Merantau sudah menjadi kebiasaan kebanyakan orang Makassar, sejak dulu sampai sekarang. Selain dikenal sebagai perantau, orang Makassar juga sangat dikenal sebagai pelaut ulung.
Ada sebuah Kebiasaan yang dipegang oleh masyarakat Makassar yang juga sudah menjadi adat para orang tua ketika melepas anaknya pergi merantau. Ketika seorang anak telah memutuskan berangkat merantau, para orang tua tidak membekali anak-anaknya dengan uang ataupun harta benda sebagai bekal. Tapi cukup dengan 3 ujung atau dalam bahasa Makassar disebut: TALLU CAPPA’.
Apa itu Tallu Cappa’?
Dalam pappasang to riolo (pesan para leluhur) dikatakan: “Nia tallu cappa’ bokonna to lampaiyya, iyamintu: Cappa’ lila, Cappa’ laso, Cappa’ badi’. (Ada tiga ujung yang harus menjadi bekal bagi orang yang bepergian, yaitu ujung lidah, ujung kemaluan, dan ujung badik).
“Oe ana’… a’ngu’rangiko, nia’ antu tallu cappa nuerang (Duhai, anak, ingatlah selalu, ada tiga ujung yang harus kau bawa sebagai bekal) Kalo dikampungnya ko orang jaga baik-baik tiga ujung itu. Kau akan jadi untung atau merugi, tergantung bagaimana kau berperilaku dengan tiga ujung yang kau bawa.”
Tiga ujung yang menjadi bekal setiap orang Makassar ini sepintas terkesan vulgar dan sadis.

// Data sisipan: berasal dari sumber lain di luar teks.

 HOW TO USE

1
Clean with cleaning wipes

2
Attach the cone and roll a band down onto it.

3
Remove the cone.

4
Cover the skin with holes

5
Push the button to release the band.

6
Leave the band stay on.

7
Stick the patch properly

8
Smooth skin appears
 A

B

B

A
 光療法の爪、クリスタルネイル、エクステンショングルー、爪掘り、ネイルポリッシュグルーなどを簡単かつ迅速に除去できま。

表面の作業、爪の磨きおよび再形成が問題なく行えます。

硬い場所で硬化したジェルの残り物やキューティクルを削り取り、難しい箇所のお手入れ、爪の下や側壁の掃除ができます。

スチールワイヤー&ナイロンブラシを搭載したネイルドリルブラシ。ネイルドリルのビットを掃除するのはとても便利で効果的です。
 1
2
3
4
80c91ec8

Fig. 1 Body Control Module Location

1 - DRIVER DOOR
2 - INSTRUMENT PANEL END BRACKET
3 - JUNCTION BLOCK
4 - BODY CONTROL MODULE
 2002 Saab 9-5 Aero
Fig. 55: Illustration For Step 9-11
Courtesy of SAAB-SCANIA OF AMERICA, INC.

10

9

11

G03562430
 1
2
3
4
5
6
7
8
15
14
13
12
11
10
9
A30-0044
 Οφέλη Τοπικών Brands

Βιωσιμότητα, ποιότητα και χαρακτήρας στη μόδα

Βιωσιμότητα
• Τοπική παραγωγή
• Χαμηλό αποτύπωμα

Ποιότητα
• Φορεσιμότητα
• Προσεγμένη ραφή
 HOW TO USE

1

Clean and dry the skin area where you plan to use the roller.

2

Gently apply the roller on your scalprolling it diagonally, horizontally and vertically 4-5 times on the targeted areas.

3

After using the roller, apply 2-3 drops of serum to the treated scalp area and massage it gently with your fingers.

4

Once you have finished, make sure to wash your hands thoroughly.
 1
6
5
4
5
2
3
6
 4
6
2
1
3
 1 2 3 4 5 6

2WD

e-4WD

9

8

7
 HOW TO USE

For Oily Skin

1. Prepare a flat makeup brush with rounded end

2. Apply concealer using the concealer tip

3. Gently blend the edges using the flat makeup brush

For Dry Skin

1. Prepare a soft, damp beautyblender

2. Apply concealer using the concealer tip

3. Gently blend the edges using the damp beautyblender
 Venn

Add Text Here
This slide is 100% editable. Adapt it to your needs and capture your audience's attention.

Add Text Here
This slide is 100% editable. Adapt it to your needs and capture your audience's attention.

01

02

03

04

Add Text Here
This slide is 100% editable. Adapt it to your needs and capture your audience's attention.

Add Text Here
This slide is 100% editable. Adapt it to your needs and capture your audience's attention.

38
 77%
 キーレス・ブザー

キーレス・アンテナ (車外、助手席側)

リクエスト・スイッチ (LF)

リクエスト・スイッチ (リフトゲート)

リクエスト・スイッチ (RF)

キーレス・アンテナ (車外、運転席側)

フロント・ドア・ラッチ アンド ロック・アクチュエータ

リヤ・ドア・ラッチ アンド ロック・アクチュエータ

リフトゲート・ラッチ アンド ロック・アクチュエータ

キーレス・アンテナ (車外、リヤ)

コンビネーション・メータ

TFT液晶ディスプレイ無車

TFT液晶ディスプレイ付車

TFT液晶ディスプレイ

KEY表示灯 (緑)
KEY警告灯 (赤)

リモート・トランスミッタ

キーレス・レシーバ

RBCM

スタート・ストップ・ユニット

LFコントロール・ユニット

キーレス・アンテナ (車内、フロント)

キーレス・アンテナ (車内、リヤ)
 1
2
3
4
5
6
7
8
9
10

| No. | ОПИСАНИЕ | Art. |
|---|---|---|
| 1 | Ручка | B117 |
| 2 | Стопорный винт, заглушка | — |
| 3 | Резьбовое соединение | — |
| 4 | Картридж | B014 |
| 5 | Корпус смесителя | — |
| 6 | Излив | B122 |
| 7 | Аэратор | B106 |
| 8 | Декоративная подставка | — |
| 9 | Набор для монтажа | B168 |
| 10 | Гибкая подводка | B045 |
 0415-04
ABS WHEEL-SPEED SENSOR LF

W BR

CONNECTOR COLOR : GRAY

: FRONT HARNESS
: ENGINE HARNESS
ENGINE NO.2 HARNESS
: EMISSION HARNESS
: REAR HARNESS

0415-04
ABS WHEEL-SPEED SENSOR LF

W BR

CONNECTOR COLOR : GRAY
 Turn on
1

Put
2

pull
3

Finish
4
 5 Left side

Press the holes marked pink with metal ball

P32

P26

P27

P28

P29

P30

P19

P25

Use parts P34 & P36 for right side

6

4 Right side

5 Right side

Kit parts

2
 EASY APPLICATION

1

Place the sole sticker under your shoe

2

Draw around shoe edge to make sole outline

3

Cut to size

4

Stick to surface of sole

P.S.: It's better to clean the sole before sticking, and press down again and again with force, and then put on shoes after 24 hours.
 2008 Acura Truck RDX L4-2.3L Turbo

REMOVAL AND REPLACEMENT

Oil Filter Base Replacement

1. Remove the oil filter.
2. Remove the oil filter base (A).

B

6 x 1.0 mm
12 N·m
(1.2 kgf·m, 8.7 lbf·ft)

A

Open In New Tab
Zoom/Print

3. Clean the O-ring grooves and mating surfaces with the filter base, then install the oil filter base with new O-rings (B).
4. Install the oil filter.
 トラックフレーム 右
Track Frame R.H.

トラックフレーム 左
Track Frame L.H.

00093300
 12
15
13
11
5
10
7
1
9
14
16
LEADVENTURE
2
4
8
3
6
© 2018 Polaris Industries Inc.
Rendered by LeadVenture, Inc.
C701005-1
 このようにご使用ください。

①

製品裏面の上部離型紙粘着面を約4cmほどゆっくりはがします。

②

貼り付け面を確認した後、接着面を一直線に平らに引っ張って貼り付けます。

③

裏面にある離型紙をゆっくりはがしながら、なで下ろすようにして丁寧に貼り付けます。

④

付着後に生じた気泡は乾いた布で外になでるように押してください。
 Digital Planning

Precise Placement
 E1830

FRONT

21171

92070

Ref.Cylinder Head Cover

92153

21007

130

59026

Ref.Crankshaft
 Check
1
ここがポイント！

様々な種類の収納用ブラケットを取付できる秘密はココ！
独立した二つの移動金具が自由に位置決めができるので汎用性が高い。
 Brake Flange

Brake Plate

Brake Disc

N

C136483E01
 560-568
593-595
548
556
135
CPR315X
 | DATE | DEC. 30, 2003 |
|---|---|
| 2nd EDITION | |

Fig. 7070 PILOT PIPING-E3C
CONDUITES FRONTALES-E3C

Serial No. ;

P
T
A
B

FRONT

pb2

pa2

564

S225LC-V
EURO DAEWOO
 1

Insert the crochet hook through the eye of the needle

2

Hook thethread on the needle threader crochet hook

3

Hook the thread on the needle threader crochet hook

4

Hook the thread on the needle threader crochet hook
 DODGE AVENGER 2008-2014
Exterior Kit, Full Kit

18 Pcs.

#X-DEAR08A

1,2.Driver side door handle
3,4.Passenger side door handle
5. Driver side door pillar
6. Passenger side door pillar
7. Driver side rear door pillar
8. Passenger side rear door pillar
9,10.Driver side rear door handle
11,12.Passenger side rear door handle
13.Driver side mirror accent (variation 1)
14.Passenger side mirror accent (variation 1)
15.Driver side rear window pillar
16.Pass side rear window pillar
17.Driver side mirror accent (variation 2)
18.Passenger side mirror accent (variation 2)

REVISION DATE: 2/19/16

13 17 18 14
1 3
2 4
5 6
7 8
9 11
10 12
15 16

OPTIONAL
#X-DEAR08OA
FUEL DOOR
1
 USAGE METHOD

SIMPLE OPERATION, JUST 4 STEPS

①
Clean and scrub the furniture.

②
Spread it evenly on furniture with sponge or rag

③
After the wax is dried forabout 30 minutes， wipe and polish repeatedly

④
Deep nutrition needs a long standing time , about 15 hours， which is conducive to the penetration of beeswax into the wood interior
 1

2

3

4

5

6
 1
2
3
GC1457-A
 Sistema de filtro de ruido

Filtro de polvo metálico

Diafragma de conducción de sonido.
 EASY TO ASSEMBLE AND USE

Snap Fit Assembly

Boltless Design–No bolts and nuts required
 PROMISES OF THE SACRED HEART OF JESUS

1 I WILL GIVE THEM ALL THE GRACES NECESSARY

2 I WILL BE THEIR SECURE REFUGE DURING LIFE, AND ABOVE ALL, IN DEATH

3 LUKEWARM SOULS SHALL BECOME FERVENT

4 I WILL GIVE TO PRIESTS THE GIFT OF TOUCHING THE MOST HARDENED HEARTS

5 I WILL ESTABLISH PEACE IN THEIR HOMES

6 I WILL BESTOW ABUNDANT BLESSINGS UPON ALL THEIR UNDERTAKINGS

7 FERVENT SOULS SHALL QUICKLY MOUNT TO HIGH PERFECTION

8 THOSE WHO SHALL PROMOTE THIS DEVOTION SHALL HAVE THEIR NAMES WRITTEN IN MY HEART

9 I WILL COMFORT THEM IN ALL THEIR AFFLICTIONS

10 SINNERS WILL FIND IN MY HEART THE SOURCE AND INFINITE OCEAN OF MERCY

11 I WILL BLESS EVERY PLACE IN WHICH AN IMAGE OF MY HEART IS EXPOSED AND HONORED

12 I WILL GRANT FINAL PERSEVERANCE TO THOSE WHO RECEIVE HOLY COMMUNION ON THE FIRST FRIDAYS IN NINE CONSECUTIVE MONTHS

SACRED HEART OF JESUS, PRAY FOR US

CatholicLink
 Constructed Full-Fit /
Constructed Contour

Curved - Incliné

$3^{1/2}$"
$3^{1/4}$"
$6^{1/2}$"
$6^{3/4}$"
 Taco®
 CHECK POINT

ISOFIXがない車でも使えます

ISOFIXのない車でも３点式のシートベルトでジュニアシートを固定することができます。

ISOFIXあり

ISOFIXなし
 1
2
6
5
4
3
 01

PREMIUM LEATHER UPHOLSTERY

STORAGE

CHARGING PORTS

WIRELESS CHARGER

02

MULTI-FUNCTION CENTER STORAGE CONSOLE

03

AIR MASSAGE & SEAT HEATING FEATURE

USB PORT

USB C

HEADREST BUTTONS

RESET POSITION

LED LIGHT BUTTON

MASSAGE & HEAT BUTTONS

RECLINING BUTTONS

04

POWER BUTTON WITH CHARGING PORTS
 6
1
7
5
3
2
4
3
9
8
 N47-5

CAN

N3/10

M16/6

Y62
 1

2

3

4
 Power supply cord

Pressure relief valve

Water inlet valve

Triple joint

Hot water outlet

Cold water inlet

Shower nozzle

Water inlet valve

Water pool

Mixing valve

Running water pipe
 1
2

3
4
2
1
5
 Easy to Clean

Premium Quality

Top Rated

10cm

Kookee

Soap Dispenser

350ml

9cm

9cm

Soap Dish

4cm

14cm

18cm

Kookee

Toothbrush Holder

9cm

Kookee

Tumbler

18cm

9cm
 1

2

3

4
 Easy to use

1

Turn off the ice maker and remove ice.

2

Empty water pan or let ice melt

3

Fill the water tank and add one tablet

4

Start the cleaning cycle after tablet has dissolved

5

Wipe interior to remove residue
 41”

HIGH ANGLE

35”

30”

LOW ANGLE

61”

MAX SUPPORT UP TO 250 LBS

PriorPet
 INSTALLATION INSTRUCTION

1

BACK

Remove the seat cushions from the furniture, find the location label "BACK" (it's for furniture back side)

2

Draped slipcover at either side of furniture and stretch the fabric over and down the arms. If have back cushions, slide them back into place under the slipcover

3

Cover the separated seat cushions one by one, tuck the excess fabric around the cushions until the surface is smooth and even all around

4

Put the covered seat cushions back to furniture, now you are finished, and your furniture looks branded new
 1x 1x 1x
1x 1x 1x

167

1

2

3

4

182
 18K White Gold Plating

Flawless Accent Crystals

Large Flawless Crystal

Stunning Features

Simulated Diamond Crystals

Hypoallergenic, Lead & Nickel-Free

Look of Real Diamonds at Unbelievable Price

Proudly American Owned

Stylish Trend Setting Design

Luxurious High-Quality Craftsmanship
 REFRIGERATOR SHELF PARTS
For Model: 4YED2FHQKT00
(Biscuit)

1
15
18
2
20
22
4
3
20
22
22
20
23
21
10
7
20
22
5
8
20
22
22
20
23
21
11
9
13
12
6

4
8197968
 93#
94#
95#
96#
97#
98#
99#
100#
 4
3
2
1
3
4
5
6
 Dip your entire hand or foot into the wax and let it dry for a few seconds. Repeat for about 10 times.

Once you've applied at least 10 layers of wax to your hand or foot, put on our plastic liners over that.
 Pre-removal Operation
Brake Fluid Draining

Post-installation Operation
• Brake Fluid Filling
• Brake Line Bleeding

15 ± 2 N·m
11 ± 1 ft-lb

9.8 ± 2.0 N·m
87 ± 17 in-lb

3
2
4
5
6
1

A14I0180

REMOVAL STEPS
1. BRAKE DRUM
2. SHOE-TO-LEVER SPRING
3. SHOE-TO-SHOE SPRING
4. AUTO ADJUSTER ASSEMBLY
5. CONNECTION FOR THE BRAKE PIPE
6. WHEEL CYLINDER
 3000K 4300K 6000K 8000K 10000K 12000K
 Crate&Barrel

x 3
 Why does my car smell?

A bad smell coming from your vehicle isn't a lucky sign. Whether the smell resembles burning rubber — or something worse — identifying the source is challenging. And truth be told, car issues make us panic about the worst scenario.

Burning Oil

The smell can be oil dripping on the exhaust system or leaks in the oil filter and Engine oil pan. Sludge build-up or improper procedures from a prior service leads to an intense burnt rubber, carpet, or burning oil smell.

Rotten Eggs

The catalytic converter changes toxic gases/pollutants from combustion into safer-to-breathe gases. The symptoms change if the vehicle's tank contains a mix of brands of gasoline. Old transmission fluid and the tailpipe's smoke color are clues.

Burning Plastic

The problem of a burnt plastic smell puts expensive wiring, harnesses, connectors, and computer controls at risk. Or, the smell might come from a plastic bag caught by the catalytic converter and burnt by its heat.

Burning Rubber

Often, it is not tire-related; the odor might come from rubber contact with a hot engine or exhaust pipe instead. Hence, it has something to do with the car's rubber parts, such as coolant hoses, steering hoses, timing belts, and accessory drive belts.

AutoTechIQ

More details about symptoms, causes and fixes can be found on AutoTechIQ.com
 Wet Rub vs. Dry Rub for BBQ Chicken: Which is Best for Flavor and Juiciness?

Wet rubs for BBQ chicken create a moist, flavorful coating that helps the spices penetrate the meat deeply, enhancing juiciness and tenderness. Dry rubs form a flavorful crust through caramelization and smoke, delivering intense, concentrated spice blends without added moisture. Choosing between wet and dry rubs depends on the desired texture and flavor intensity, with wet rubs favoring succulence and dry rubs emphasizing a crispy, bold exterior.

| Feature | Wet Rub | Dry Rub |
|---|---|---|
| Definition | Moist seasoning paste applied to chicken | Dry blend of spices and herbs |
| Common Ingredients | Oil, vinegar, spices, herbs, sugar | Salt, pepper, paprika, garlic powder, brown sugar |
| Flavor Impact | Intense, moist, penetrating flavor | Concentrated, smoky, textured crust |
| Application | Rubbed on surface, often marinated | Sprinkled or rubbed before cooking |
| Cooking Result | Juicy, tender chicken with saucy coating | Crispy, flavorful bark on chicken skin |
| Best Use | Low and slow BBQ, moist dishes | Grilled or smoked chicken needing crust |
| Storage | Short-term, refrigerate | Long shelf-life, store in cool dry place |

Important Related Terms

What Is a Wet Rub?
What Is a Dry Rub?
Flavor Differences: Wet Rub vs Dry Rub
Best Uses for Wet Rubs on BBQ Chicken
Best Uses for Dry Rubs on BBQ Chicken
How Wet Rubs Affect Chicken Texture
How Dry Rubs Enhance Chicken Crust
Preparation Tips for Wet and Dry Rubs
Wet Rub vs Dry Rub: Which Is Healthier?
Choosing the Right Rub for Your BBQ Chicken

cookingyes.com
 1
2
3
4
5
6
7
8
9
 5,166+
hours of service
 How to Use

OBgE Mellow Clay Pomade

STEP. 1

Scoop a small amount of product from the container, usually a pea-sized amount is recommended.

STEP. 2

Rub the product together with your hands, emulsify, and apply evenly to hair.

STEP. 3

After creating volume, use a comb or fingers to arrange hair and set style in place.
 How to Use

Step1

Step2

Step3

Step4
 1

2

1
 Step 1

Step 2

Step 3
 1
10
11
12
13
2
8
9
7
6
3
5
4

Namun pada hakikatnya tidak demikian. Perantau Makassar dibekali dalam dirinya tiga ‘alat’ yaitu: lidahnya, kemaluannya, dan badiknya.
Lidah dan kemaluan sudah ada sejak lahir, sementara badik adalah diri kedua yang harus dimiliki setiap laki-laki Makassar saat mereka sudah baligh. Sampai pada pembahasan ini, dalam budaya Makassar dikenal pesan: “Teyai bura'ne punna tena na ammallaki badik” (Bukan laki-laki jika tidak memiliki badik), yang sering bersamanya, minimal ada tersimpan di rumahnya, miliknya.
Merantau bagi manusia Makassar berarti penaklukan, adaptasi, atau paling rendah bertahan di negeri orang dengan hidup tidak direndahkan. Tallu Cappa adalah tahapan dalam proses penaklukan, adaptasi atau bertahan tersebut. Dalam situasi apapun, ketiga ujung ini berperan menurut situasi dan kondisi.
Jika keadaan masih bisa diselesaikan atau dimenangkan dengan cara berucap atau berdiplomasi, sorongi lilanu (sorong lidahmu) dan menangkan hati mereka dengan ucapan santun dan ujaran lembut. Jika ini gagal, sorongi lasonu (sorong kemaluanmu) dengan kata lain kawini putri raja, ketua adat, atau mereka yang berpengaruh di negeri tersebut. Jika ini masih juga gagal, sorongi badi’nu (sorong badikmu), perangi, kuasai atau tundukkan mereka dengan perkelahian (pertempuran).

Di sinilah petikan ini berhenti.